● **Records to use**
■ ■ ■ ■ ■ ■ ■

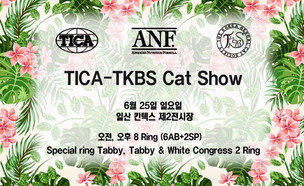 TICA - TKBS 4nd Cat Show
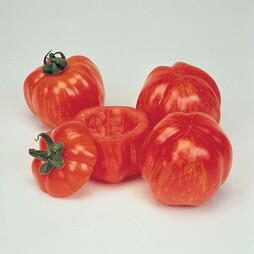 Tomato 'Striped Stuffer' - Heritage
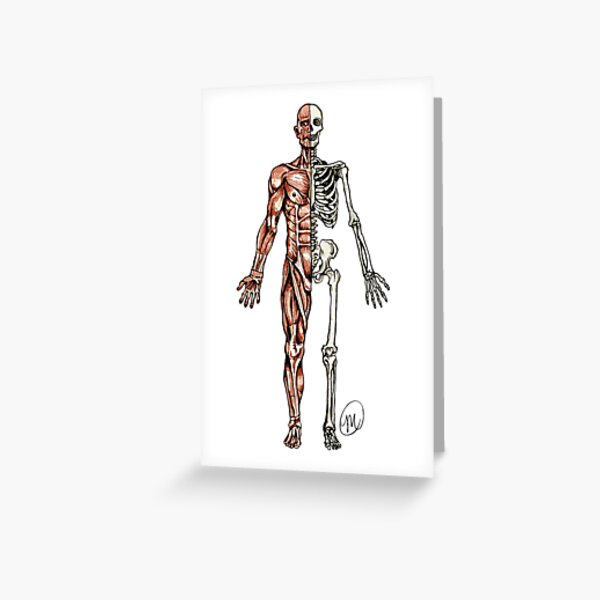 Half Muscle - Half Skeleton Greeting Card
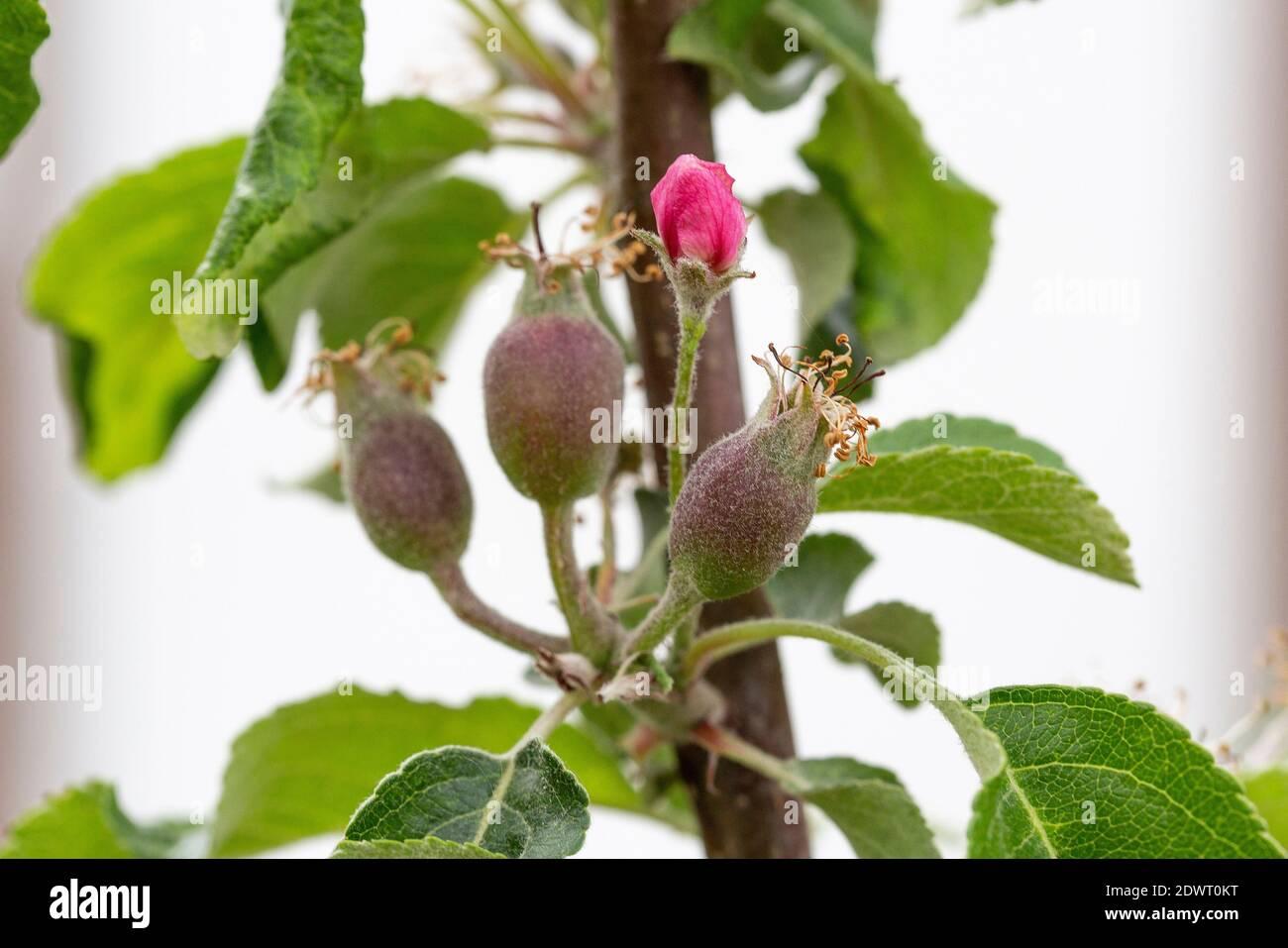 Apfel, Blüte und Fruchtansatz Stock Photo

■ ■ ■ ■ ■ ■ ■

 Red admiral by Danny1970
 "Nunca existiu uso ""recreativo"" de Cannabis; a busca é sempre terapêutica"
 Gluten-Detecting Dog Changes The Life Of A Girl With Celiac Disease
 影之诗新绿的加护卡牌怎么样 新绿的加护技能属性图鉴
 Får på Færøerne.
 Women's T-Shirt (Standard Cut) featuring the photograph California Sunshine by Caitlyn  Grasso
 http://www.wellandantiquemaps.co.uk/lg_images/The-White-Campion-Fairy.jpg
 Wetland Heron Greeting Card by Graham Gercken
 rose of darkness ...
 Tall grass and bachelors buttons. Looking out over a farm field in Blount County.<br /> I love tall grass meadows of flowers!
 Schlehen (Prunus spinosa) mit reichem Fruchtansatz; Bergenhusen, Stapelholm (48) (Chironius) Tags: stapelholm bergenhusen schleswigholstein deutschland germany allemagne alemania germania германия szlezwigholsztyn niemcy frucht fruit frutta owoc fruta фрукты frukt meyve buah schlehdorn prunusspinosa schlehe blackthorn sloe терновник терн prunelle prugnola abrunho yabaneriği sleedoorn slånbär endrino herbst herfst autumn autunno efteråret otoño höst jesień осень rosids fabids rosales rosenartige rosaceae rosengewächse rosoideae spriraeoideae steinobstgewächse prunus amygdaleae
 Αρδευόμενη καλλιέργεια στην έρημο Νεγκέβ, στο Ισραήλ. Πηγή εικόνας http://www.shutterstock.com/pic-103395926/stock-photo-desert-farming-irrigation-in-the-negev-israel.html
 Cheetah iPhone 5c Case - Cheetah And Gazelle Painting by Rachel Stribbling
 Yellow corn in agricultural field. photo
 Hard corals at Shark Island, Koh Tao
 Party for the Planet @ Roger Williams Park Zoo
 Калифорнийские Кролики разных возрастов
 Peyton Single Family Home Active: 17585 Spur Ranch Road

■ ■ ■ ■ ■ ■ ■

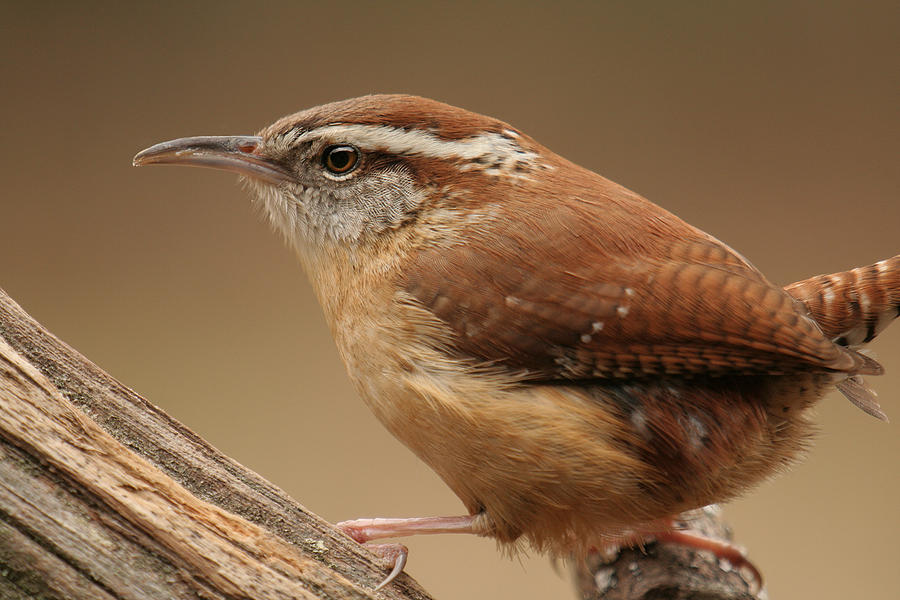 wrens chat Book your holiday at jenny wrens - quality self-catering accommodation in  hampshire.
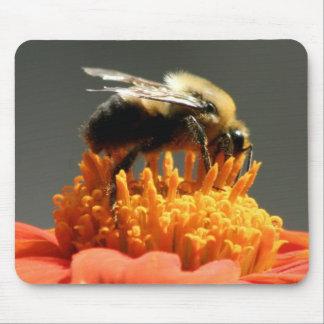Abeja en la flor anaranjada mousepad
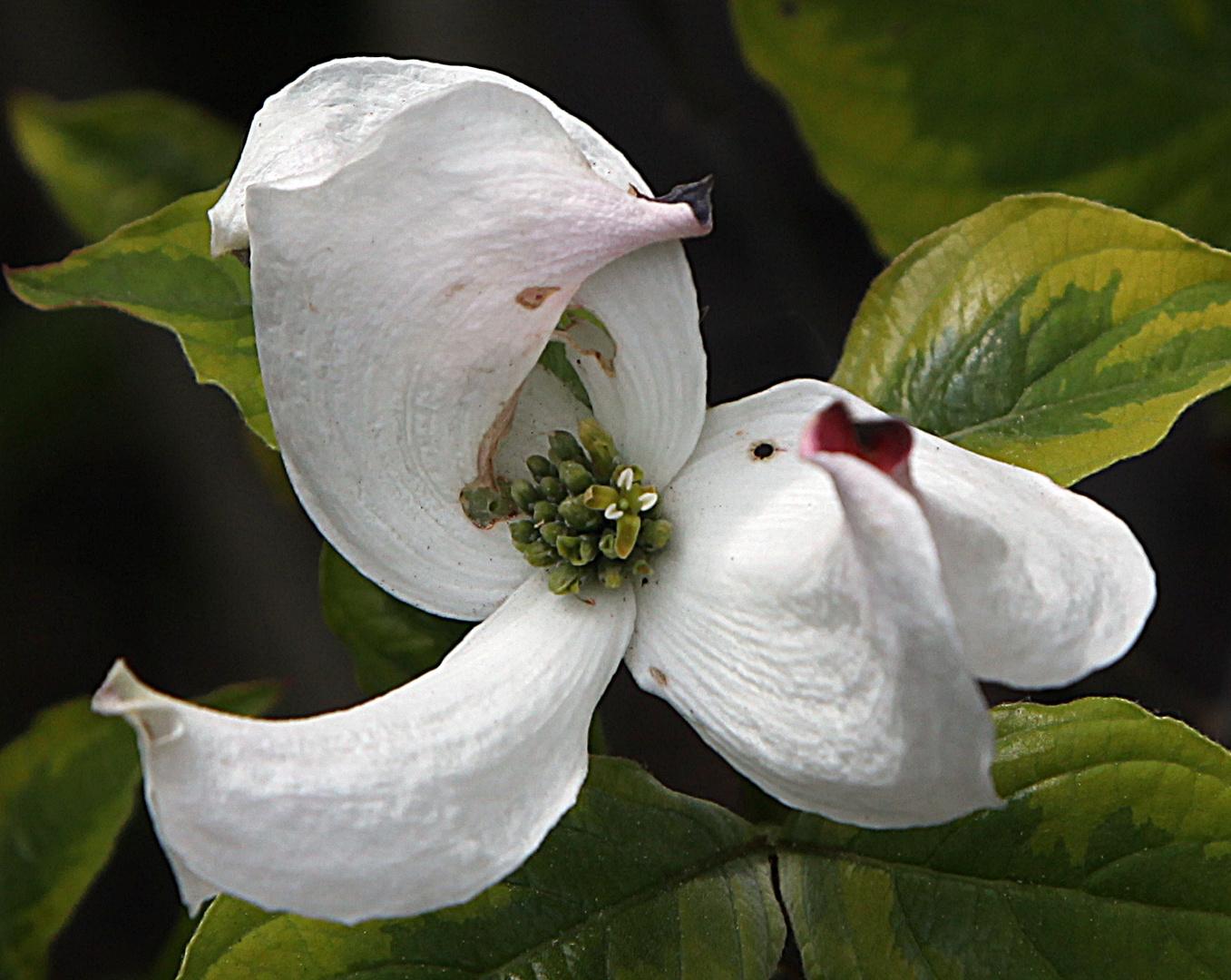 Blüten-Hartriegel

■ ■ ■ ■ ■ ■ ■

● **What is expected**
Everything from the line above that contains "TICA - TKBS 4nd Cat Show" down to the line that contains "Apfel, Blüte und Fruchtansatz Stock Photo" must be reproduced exactly, both ends included. Omit the pictures.

● **The answer**
 TICA - TKBS 4nd Cat Show
 Tomato 'Striped Stuffer' - Heritage
 Half Muscle - Half Skeleton Greeting Card
 Apfel, Blüte und Fruchtansatz Stock Photo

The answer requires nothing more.